Mit Blick auf die Praxis der werblichen Datenverarbeitung von B2B-Adressen ist festzuhalten, dass eine Versendung von Werbemitteln in der überwiegenden Anzahl der Fälle direkt an Funktionsträger der juristischen Person, d.h. personenbezogen erfolgt. In diesen Fällen findet die DS-GVO Anwendung, die Beurteilung der Zulässigkeit der Datenverarbeitung ist anhand der nach Art. 6 Abs. 1 Buchst. f DS-GVO erforderlichen Interessenabwägung zu beurteilen. Im Rahmen dieser Interessenabwägung ist zu berücksichtigen, dass der gesamte Reformprozess der DS-GVO praktisch ausschließlich auf eine Stärkung des Verbraucherdatenschutzes angelegt war. Von einer Stärkung der Rechte gewerblicher Betroffenen war zu keinem Zeitpunkt die Rede. Hiervon ausgehend und unter Berücksichtigung der überaus hohen Relevanz der werblichen Datenverarbeitung im B2B-Umfeld wird man davon ausgehen können, dass die nach Art. 6 Abs. 1 Buchst. f DS-GVO erforderliche Abwägungsentscheidung regelmäßig nicht gegen ein Recht auf eine entsprechende Datenverarbeitung sprechen wird, jedenfalls dann, wenn die Werbung auf die berufliche bzw. geschäftliche Tätigkeit das Adressaten bezogen ist. Wenn schon Werbung an private Adressen durch die DS-GVO als sozialadäquat angesehen wird, muss dies infolge des noch einmal deutlich geringeren Belästigungspotenzials erst recht im B2B-Verhältnis gelten.

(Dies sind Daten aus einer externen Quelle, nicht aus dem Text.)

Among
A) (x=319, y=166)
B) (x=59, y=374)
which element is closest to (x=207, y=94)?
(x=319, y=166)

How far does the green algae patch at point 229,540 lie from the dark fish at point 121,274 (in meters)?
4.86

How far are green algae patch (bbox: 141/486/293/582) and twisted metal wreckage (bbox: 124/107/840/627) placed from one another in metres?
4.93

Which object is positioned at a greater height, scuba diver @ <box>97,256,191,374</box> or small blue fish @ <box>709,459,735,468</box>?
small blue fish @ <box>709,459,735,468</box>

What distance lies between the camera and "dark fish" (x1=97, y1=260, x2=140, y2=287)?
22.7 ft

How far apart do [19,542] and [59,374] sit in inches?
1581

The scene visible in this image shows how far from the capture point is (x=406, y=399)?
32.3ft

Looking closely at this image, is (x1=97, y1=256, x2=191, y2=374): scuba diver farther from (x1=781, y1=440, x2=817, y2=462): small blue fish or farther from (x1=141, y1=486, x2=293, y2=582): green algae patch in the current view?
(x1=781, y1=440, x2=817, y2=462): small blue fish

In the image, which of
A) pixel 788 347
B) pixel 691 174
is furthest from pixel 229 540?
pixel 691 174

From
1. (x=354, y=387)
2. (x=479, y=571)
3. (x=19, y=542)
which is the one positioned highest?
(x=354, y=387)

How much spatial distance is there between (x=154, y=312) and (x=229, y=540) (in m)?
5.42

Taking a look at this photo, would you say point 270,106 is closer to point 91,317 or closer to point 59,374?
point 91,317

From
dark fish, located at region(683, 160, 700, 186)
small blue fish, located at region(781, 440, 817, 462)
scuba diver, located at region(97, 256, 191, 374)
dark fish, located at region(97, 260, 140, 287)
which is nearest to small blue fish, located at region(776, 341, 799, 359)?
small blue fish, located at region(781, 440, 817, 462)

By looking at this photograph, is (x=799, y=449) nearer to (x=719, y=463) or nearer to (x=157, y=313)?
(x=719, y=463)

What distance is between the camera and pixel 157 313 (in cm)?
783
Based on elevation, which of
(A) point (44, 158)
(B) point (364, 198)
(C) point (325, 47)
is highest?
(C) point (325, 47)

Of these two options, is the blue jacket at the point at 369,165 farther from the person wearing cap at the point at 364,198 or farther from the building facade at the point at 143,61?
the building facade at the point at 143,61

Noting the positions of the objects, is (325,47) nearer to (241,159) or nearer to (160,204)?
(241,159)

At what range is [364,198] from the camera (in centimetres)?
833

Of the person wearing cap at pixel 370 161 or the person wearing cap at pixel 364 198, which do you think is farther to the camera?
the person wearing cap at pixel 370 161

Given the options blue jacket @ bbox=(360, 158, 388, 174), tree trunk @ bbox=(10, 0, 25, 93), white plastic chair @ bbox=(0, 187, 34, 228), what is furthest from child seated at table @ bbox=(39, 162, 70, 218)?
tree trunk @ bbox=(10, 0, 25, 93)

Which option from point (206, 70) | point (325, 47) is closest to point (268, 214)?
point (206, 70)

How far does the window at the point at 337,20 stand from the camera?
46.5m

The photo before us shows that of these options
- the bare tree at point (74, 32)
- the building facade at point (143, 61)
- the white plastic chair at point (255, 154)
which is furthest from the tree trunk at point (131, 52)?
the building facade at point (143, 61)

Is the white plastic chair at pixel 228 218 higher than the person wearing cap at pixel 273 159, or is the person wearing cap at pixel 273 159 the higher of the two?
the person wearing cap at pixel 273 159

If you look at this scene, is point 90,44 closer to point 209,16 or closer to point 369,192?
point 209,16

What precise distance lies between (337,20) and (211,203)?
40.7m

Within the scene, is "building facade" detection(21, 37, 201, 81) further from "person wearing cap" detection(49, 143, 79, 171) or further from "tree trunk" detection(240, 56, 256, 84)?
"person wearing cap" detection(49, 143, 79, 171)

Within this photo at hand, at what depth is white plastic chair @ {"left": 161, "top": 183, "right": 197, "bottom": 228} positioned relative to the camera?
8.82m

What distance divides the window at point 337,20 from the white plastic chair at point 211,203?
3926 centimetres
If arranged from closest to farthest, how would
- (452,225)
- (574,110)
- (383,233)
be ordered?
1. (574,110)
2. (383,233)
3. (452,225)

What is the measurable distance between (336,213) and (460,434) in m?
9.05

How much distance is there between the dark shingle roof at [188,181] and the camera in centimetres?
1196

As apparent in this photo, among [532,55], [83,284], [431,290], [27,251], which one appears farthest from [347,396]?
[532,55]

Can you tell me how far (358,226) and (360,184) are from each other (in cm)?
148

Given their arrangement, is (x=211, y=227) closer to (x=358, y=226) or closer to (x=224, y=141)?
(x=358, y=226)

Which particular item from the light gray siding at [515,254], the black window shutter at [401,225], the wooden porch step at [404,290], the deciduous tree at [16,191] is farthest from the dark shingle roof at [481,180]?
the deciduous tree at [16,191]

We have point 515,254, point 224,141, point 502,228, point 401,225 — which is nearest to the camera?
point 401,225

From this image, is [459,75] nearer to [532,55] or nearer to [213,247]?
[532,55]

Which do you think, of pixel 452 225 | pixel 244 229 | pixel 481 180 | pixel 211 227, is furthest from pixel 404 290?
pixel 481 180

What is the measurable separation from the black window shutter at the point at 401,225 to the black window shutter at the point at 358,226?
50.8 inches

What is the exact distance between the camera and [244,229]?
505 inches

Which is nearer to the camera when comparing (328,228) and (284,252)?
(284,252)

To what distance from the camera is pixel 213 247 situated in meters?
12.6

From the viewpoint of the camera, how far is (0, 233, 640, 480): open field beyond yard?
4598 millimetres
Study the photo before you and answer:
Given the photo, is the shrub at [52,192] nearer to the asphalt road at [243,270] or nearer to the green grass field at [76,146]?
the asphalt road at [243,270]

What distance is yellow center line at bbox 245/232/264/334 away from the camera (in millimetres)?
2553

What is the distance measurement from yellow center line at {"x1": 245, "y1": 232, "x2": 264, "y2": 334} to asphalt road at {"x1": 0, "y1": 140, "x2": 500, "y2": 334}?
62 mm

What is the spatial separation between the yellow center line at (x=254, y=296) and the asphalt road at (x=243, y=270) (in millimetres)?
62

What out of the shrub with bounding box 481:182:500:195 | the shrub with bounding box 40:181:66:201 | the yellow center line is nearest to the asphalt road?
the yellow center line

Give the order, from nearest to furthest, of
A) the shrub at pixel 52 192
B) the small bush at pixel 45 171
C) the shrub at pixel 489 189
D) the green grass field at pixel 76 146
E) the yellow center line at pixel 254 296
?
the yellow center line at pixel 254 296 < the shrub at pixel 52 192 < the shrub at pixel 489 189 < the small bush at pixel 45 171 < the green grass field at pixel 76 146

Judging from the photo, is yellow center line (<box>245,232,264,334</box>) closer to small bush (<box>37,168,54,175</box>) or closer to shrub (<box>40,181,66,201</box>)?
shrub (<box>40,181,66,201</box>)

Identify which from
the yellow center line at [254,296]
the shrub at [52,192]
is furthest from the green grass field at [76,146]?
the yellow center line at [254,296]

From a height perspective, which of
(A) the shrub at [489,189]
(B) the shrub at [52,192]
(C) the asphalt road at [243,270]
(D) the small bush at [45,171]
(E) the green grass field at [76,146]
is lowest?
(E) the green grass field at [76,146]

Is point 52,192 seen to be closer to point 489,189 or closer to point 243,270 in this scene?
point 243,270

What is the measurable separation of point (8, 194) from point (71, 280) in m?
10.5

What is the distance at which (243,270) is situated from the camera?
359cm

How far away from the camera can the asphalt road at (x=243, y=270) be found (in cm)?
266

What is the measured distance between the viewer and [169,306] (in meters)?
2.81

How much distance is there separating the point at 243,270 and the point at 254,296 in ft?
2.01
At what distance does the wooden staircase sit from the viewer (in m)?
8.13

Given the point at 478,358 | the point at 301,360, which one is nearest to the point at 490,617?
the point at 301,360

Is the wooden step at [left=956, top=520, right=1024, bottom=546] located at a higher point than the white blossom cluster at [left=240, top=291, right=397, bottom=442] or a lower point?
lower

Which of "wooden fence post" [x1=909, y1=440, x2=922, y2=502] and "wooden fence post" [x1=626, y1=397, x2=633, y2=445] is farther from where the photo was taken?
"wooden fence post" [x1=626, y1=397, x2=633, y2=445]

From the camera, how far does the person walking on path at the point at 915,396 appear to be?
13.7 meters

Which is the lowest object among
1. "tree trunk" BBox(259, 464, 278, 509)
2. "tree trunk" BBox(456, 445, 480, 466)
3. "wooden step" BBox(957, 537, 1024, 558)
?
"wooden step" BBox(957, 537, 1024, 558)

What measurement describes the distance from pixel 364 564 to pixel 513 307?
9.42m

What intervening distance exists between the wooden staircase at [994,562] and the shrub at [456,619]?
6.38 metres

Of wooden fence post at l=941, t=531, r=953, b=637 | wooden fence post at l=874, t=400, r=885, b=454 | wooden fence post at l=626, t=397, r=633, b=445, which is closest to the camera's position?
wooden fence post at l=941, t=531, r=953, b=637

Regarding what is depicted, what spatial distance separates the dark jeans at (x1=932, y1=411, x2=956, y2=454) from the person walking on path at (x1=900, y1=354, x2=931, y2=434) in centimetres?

Zusammengefasst ist festzuhalten, dass eine Datenverarbeitung zum Zwecke der Werbung an B2B-Adressen dann nicht dem Anwendungsbereich der DS-GVO unterfällt, wenn allein die juristische Person unter ihrer Firmierung angeschrieben wird und die Firmierung keine Rückschlüsse auf die hinter der juristischen Person stehenden natürlichen Personen zulässt. Ist dies jedoch der Fall oder werden direkt Funktionsträger der juristischen Person (in ihrer beruflichen Funktion) adressiert, findet die DS-GVO Anwendung mit der Maßgabe, dass die Interessenabwägung praktisch nur dann nicht zugunsten des Werbenden ausfällt, wenn der Betroffene Widerspruch gegen die werbliche Datenverarbeitung eingelegt hat.